The name Helen of Troy is known throughout the world, in large part due to Homer and The Iliad. But the legend of Helen was known for hundreds of years before Homer ever told her tale. In fact, The Iliad, written at least five hundred years after the Trojan War, contains only a few lines about the Queen. All of the other action occurs around her and for her, but not by her.
But that description of Helen as a woman who is acted upon rather than one who acts does not seem to mix well with the true history of the woman. Helen was not actually Helen of Troy but Helen, queen of Sparta. In The Belial Warrior, this alternative Helen, the one who ruled a kingdom of the world’s fiercest fighters, comes to light. It’s time we learned what the enigmatic queen was really like.
The world has learned the legend of Helen of Troy, but not her story.
Even the name by which she is known is not her true title.
She was Helen, Queen of Sparta.
And she was much more than a pretty face.
Delaney McPhearson has been made a public pariah. She barely escaped with her life from Colorado when law enforcement agents moved in. And she cannot take credit for that escape. No, that credit belongs to one man, Drake-Las Vegas entertainer, sabbatical taking archangel, and consummate egoist.
But Drake’s help is not without strings. He has an agenda too. He knows for Laney to move forward, she must first delve into her past–she must remember her life as Helen of Troy.
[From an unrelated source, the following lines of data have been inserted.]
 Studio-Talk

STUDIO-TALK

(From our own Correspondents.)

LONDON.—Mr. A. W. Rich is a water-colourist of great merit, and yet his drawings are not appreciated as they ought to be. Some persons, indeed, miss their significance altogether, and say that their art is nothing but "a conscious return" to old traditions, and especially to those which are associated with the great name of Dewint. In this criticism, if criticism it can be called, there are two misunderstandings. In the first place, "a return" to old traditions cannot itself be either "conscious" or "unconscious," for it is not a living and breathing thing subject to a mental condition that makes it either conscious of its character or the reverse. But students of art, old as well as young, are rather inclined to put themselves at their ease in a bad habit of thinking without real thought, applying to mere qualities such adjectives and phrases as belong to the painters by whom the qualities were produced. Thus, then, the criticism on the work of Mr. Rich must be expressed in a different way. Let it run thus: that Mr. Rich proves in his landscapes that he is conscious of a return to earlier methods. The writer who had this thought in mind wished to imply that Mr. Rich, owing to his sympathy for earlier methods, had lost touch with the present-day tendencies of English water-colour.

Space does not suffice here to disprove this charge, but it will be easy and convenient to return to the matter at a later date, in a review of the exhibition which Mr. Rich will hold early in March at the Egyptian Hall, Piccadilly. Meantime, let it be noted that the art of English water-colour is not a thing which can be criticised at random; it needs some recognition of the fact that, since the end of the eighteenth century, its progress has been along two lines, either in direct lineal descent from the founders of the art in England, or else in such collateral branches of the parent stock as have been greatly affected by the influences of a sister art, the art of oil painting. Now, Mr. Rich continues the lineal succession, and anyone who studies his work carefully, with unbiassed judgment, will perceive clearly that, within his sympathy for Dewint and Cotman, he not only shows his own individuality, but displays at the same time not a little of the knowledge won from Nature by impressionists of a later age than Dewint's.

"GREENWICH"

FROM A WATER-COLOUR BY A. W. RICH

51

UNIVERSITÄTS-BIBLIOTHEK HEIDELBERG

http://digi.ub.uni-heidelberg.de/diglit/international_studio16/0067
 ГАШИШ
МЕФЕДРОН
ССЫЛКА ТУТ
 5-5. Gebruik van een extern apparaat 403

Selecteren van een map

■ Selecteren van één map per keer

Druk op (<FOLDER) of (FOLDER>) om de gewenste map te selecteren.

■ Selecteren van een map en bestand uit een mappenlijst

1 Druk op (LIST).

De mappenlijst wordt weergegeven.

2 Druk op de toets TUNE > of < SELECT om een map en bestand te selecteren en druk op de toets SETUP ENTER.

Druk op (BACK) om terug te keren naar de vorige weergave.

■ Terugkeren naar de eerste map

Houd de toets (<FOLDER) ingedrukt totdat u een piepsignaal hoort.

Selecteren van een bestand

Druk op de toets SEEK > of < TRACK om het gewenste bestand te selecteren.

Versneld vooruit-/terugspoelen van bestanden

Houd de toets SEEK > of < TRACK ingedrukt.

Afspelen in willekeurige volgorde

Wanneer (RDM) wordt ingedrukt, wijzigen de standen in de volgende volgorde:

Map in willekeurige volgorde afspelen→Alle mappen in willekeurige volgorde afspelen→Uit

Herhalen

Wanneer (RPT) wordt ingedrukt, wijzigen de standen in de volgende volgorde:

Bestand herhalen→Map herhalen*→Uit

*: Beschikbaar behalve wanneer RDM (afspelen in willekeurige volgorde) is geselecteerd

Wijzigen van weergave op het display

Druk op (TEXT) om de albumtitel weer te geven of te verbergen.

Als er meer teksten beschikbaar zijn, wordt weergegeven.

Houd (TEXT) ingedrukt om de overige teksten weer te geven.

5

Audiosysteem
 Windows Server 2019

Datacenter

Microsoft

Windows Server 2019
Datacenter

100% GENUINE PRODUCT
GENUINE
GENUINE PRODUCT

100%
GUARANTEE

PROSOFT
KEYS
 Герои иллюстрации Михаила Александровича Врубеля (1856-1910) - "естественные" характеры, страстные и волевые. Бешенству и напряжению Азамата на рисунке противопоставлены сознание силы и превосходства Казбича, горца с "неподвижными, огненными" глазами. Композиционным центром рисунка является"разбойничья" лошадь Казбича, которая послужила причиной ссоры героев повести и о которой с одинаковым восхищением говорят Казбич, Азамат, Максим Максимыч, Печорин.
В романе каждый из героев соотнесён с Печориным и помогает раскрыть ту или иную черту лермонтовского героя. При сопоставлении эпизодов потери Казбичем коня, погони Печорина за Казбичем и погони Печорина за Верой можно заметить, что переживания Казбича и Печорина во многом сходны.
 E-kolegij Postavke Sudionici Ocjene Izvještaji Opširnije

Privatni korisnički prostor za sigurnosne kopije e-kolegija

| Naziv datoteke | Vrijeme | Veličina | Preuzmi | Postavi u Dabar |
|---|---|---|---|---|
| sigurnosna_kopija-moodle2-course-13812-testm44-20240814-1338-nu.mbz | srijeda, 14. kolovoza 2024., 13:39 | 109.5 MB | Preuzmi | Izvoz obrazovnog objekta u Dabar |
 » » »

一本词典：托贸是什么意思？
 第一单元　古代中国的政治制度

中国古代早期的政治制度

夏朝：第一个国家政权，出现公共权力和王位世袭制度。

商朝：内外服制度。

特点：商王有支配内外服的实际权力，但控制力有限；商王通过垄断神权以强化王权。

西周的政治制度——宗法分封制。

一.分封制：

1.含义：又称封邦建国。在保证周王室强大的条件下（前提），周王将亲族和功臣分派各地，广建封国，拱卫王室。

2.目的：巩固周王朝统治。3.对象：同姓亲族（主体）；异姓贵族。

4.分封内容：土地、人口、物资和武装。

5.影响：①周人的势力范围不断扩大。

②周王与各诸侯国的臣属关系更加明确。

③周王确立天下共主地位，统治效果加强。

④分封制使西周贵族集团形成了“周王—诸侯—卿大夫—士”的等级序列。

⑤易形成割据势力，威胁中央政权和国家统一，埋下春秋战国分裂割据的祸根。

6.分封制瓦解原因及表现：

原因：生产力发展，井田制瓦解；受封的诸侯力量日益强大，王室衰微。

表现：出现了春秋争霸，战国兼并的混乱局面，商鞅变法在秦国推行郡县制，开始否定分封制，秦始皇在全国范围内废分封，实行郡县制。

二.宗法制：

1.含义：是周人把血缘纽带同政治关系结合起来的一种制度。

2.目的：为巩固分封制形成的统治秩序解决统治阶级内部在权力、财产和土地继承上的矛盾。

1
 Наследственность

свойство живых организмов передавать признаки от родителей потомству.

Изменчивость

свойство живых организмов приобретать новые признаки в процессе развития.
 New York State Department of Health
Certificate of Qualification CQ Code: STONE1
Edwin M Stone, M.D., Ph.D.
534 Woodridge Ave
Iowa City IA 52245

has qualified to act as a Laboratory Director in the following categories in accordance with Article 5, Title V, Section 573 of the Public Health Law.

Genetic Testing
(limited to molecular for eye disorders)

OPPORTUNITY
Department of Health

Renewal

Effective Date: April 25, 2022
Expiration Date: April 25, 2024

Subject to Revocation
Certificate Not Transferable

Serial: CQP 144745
History has never truly known Helen. For hundreds of years cults celebrated her, well before Homer immortalized her in The Iliad as a woman who turned her back on her family and kingdom for a handsome face. Yet as with many of history’s greatest characters, the life of Helen of Troy is more than it seems.
Now it’s finally time for the most maligned woman in history to tell her side of the story.